There are many human characters. Predictably, they can be grouped into good or bad. The plot's resolution ensures that the good characters go unharmed, while the bad characters are killed off. There is no complexity here. You will know almost immediately whether a specific character is in the good or bad camp.

There is a ruthless and beautiful brunette (Elza González), an adorable deaf little girl fluent in sign language (Kaylee Hottle), a middle-aged mad scientist (Demián Bichir), and many others of marginal interest.

Given the film's title, it is inevitable that Godzilla and Kong meet and engage in battle. It is equally inevitable that neither will be destroyed, because they are needed for the next installment(s) in the franchise. Indeed, it is more likely that they will team up to defeat a third nemesis, a robot Godzilla created by the mad scientist. No matter how bad-ass the robot Godzilla may be, it is certain he will receive his due comeuppance.

How others will see it. So, the human characters are mostly boring. The plot is bogus, and the action is predictable. But not many viewers care about those things.

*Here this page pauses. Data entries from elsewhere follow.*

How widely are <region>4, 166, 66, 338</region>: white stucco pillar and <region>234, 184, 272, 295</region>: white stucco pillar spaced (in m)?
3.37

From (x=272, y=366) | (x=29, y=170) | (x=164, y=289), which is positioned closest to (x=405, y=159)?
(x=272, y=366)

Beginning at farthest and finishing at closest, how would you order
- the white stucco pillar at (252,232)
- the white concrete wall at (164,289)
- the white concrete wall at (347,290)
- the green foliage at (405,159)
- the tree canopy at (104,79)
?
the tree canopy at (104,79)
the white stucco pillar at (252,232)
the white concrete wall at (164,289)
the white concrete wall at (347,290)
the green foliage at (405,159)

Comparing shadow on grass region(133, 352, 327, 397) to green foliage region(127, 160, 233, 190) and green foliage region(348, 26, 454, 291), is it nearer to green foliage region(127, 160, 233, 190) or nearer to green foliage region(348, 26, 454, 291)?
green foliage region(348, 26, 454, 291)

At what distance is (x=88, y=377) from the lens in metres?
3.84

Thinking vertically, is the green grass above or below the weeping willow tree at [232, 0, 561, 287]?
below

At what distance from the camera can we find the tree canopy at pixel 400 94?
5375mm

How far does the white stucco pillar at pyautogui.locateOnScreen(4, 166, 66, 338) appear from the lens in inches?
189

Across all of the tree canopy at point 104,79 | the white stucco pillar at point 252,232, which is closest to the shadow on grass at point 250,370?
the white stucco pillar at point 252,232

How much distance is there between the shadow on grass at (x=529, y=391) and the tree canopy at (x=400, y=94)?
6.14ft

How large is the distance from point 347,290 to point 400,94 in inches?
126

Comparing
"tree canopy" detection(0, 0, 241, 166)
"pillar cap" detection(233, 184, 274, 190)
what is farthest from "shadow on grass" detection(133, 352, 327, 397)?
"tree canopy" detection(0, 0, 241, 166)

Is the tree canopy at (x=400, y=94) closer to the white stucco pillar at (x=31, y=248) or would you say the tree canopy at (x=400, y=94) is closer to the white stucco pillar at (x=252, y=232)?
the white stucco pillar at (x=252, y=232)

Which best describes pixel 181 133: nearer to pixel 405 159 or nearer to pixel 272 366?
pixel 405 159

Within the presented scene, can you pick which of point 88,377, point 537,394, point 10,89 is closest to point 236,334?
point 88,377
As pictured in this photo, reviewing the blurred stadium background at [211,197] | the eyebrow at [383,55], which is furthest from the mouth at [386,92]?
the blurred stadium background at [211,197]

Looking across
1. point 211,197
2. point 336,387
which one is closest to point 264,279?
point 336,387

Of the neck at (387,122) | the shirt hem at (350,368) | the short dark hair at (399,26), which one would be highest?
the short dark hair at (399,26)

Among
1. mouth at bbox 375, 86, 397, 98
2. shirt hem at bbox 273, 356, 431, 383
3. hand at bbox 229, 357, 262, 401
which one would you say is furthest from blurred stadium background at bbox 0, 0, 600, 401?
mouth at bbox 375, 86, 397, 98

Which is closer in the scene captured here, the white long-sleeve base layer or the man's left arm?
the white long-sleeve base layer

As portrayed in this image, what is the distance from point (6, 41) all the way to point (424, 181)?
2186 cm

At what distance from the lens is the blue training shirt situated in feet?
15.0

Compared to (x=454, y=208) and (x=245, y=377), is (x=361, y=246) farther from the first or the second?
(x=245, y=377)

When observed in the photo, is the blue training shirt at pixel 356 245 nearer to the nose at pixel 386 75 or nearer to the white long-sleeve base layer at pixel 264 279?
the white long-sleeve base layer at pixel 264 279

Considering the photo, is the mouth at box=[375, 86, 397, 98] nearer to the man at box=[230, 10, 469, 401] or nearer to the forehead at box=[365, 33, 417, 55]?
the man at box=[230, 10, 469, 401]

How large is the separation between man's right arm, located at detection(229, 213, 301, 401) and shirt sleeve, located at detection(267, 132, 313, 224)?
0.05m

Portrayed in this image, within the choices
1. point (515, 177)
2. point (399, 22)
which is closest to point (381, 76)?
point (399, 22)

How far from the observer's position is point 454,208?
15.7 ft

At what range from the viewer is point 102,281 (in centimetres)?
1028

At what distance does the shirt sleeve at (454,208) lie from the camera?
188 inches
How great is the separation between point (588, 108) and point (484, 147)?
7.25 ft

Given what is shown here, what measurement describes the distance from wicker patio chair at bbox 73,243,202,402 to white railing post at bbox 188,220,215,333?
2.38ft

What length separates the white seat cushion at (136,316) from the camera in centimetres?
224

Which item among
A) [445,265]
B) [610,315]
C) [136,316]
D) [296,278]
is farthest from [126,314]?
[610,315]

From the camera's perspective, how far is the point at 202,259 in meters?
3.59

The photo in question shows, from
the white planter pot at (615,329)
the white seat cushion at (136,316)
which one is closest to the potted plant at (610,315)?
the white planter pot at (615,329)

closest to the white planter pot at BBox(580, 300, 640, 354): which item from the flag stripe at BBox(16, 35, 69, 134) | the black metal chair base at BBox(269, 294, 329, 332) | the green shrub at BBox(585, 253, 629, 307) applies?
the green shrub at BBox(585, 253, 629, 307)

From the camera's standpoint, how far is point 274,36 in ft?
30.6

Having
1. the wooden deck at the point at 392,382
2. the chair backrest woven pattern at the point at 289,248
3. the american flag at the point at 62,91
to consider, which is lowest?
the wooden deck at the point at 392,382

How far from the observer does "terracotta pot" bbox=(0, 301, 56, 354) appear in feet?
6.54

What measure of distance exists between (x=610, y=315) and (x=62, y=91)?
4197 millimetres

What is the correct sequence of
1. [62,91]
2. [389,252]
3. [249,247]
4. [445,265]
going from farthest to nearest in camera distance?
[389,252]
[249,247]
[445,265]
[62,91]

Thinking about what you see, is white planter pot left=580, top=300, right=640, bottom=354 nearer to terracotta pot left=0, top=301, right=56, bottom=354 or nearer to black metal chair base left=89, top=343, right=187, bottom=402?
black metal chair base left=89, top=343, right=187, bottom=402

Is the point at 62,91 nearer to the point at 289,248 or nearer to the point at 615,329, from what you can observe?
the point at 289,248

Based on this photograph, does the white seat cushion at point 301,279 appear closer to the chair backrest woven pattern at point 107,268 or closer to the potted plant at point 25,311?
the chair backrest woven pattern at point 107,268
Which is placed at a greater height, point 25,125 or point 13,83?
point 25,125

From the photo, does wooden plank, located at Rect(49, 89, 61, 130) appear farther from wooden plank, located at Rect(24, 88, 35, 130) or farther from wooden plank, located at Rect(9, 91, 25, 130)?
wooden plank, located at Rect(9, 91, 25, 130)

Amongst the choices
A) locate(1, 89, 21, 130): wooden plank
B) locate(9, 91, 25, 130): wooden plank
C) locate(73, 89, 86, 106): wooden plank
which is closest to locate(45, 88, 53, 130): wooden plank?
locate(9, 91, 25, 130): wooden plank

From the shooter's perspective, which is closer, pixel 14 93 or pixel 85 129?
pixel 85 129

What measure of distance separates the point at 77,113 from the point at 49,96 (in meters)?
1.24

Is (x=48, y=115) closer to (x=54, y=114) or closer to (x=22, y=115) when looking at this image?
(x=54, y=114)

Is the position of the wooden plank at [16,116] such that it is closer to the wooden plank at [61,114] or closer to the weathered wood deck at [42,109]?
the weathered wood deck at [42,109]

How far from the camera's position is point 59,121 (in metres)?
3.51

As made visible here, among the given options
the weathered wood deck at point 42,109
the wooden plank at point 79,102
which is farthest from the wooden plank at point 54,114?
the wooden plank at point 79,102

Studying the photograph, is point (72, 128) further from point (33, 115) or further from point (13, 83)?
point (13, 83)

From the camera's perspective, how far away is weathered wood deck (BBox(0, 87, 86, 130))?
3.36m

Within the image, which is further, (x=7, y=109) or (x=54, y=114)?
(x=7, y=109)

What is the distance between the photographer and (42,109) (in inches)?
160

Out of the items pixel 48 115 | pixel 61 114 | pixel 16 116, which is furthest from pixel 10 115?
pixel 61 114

What they want to know is, are the battle scenes awesome? Are the special effects convincing?

From their perspective, the answers are, respectively, Not Really and Pretty Good. The battles look like a WWE tag team match that takes place in a city where the skyscrapers are the same size as the combatants. The special effects are exactly as the viewer expects them to be. They look good, but lack the charm of the stop-motion animation in King Kong (1933), or the campy fun of a man in a zip-up Godzilla suit knocking over toy train sets.

How I felt about it. The ultimate purpose of any movie is to make money. Especially in recent decades, the best way to make money is to own a franchise and release installments every few years. These franchises tend to be oriented toward young adults, who have the greatest engagement with new releases.

One wonders, was there ever a path for Godzilla vs. Kong to be good? There are in fact two paths, horror and parody, but neither are promising. It should be noted that despite the many prior movies in the Kong and Godzilla franchises, the best regarded is the original King Kong. The Toho Godzilla movies were made for a pre-adolescent audience. The original Kong was interesting for his lust for blonde women, but that character trait is now politically incorrect and thus eliminated.

Kong is still hapless in the thrall of selfish and ambitious humans, whether they be promotor Carl Denham or bad girl Mala Simmons. That is when we feel most sorry for Kong, as he is out of element and doesn't understand his surroundings. It's not enough to put the film over.